Time Out with Joe Sobchuk

Photo by Austin Foote

FBS teams should not schedule games against FCS opponents because they have nothing to gain and so much to lose. Every one of these games is either a boring lopsided affair or a real blast to the confidence and success of the team and it puts the players at a greater risk of injury.

The Jackets are fresh off of a 70-0 blowout against the Elon Phoenix, an FCS team that went 3-8 and was blanked by UNC, 62-0 a year ago. The Phoenix had no business even being on the same field as the Jackets and the score could have been much worse if Coach Paul Johnson didn’t agree to let the clock run continuously in the fourth quarter at Elon’s request. Had they wanted to, Tech probably could have passed the 100-point mark had they kept their starters in and played under regular timing rules.

When the season is already only 12 games long, it seems like a waste of a game for both the teams and the fans. This isn’t Tech’s only FCS opponent this year—they play Alabama A&M in the penultimate game of the season.

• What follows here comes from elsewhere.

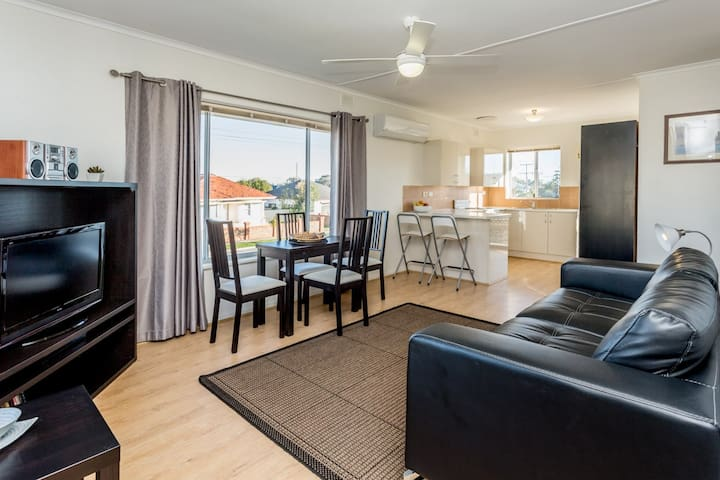 Adelaide 2 Bed Apartment Close to Western Beaches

At least A&M had a winning record last year, though they were blown out by a mediocre Auburn team.

How does playing in games like this help the team at all? The most common answer is that they serve as “preseason” games that allow the teams to warm up against an inferior opponent before their real season starts. They are also used as a “bye week” during a tough stretch of the season. And since the games still count towards bowl eligibility, it makes sense to schedule an opponent that nearly guarantees a win. In the last ten years, FBS schools have won anywhere from 86% to 98% of games against FCS teams in a given season.

“It seems like a waste of a game for both the team and the fans.”

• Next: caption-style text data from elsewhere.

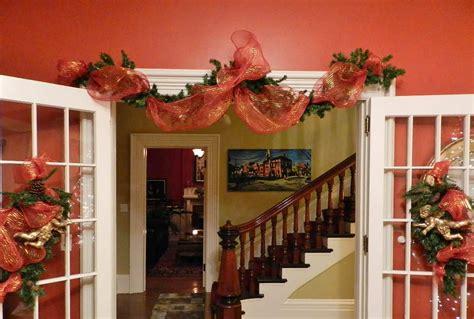 decorating  victorian home  christmas tree bite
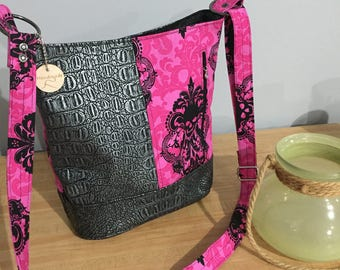 SOLD *Swoon Bonnie Purse (adjusted size)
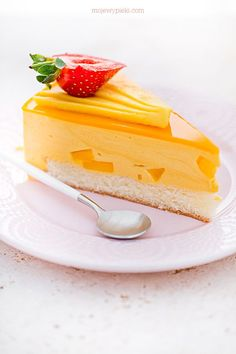 Fruit Recipes, Cake Recipes, Dessert Recipes, Desserts, Mango Mousse Cake, Trifle, Frozen Yogurt, Love Food, Cake Decorating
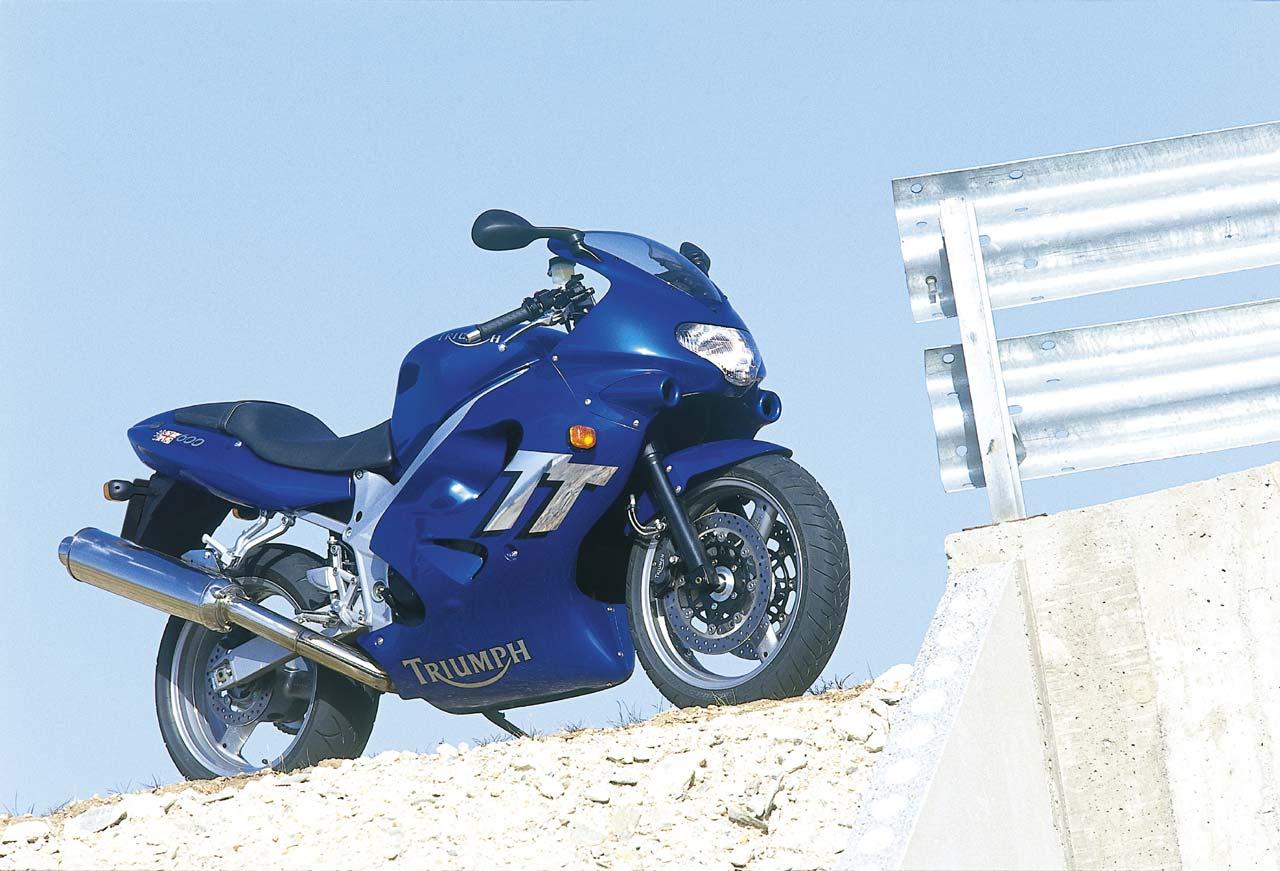 triumph tt600 specs 2001 2002 autoevolution rh autoevolution com 2001 Triumph TT600 Parts 2001 Triumph TT600 Fairings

When an FBS team blows out an FCS school, it has no gauge of how well it actually played because of the difference in talent between the two teams. The results are essentially meaningless for predicting future success. But when the FCS team pulls out the victory, it is easy to predict more failures ahead for the FBS team and that can really diminish their confidence. For example, in 2007 No. 5 Michigan lost to Appalachian State at home in the first game of the year, then proceeded to lose badly at home to unranked Oregon. These losses dropped Michigan out of the rankings entirely, though the team would eventually rebound and win their bowl game.

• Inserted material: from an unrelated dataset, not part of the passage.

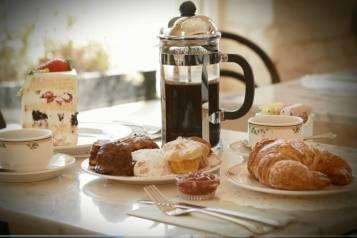 Coffee-and-Dessert-Santa-Monica-1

FCS players also seem to have an increased likelihood of getting injured when playing FBS teams. FCS schools are not allowed to give as many athletic scholarships as FBS schools, so they generally do not attract the biggest and best players (this is why there is such a gap in team performance in the first place). However, when these two very different teams meet on the field, it can sometimes look like David vs. Goliath, with 6’6”, 300 pound lineman on one side of the ball plowing through guys who are much shorter and lighter on the other side. In Tech’s game versus Elon there must have been about five or six injuries for the Phoenix, while the Jackets finished the game unscathed. These games are dangerous for the players involved on the losing side of the ball.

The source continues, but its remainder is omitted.